**SOURCE**
2

I have found this JCabi snippet code that works well with UTF-8 xml encoded files, it basically reads the xml file and then prints it as a string.

            XML xml;
            try {
                xml = new XMLDocument(new File("test8.xml"));
                String xmlString = xml.toString();
                System.out.println(xmlString);
            } catch (FileNotFoundException e1) {
                e1.printStackTrace();
            }

However I need this to run this same code on a UTF-16 encoded xml it gives me the following error:

[Fatal Error] :1:1: Content is not allowed in prolog. Exception in thread "AWT-EventQueue-0" java.lang.IllegalArgumentException: Can't parse, most probably the XML is invalid

Caused by: org.xml.sax.SAXParseException; lineNumber: 1; columnNumber: 1; Content is not allowed in prolog.

I have read about this error and this means that the parser it is not recognizing the prolog because it's seeing characters that are not supposed to be there because of the encoding.

I have tried other libraries that offer a way to "tell" the class which encoding the source file is encoded in, but the only library I was able to get it to work to some degree was JCabi, but I was not able to find a way to tell it that my source file is encoded in UTF-16.

Thanks, any help is appreciated.

  • 1
    Whatever program was used to create the UTF-16 file seems to have added a [BOM](https://en.wikipedia.org/wiki/Byte_order_mark) (Byte Order Mark) at the beginning. XML doesn't allow for that, so remove the BOM (first 2 bytes). A text editor that understands UTF-16 should have options for saving the file without the BOM, but might default to saving the file with a BOM. --- Make sure the prolog specifies the correct encoding, e.g. that the XML file starts with ``. – Andreas May 26 '21 at 01:49
  • Hi I have checked this and the file starts just like that, and it's encoded in notepad as UTF-16. If i take this same file and save it with notepad as UTF-8 it works..... – Gilberto Melo Jr May 26 '21 at 15:12

1 Answers1

1

The jcabi XMLDocument has various constructors including one which takes a string. So one approach is to use:

Path path = Paths.get("test16_LE_with_bom.xml");
XML xml = new XMLDocument(Files.readString(path, StandardCharsets.UTF_16LE));
String xmlString = xml.toString();
System.out.println(xmlString);

This makes use of java.nio.charset.StandardCharsets and java.nio.file.Files.

**TASK TO COMPLETE**
Extend the thread above about reading a UTF-16 encoded XML file with JCabi, starting right after its final sentence.

**EXCERPTED RECORDS**
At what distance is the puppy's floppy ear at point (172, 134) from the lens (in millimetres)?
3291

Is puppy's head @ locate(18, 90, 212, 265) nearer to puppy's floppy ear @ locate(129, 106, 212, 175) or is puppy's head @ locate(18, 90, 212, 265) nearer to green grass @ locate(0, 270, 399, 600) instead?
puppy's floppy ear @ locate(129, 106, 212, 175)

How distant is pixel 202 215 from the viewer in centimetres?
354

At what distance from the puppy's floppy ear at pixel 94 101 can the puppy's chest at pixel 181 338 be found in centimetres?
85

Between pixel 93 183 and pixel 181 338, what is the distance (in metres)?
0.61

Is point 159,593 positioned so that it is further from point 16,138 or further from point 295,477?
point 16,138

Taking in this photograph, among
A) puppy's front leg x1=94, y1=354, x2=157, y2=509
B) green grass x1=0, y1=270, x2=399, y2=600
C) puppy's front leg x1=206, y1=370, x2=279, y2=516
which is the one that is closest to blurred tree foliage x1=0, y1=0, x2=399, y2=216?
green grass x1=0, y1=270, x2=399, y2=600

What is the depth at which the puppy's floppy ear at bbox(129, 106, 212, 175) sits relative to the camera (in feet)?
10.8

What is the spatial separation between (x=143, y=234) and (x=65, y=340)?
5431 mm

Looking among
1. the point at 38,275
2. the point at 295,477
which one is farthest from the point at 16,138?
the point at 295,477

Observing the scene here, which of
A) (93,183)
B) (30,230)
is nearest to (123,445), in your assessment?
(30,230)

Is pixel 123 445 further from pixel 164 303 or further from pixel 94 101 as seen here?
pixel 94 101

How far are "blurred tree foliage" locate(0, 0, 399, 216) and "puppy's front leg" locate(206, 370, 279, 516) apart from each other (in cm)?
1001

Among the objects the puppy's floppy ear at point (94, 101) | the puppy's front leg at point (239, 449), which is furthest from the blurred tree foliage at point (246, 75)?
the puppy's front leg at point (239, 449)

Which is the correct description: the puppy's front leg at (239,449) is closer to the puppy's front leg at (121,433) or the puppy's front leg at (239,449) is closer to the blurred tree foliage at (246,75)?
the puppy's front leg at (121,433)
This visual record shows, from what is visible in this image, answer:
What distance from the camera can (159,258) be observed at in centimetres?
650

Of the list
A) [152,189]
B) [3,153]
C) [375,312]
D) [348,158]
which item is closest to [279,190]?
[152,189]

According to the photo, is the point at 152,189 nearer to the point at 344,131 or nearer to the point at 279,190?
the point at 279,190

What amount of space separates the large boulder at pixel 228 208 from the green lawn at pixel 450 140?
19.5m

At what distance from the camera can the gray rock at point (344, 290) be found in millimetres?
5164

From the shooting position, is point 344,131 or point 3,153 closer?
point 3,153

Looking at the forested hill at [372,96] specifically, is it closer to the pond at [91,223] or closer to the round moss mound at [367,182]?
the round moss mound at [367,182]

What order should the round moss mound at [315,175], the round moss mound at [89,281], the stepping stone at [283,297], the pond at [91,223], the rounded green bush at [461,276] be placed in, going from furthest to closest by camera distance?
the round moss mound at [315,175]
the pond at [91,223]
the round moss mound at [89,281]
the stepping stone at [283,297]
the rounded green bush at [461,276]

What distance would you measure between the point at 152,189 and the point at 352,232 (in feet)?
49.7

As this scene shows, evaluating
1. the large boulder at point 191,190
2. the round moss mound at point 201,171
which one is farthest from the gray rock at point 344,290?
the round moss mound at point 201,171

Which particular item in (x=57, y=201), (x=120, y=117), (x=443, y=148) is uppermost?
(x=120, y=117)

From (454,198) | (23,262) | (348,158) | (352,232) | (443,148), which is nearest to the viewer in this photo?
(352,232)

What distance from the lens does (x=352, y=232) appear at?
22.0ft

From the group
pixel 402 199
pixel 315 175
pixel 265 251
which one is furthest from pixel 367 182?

**THE REPLY**
In my first test, my XML file was encoded as UTF-16-LE (and with a BOM at the start: FF FE for little-endian). The above approach handled the BOM OK.

My test file's prolog is as follows (with no explicit encoding - maybe that's a bad thing, here?):

<?xml version="1.0"?>

In my second test I removed the BOM and re-ran with the updated file - which also worked.

I used Notepad++ and a hex editor to verify/select encodings & to edit the test files.

Your file may be different from my test files (BE vs. LE).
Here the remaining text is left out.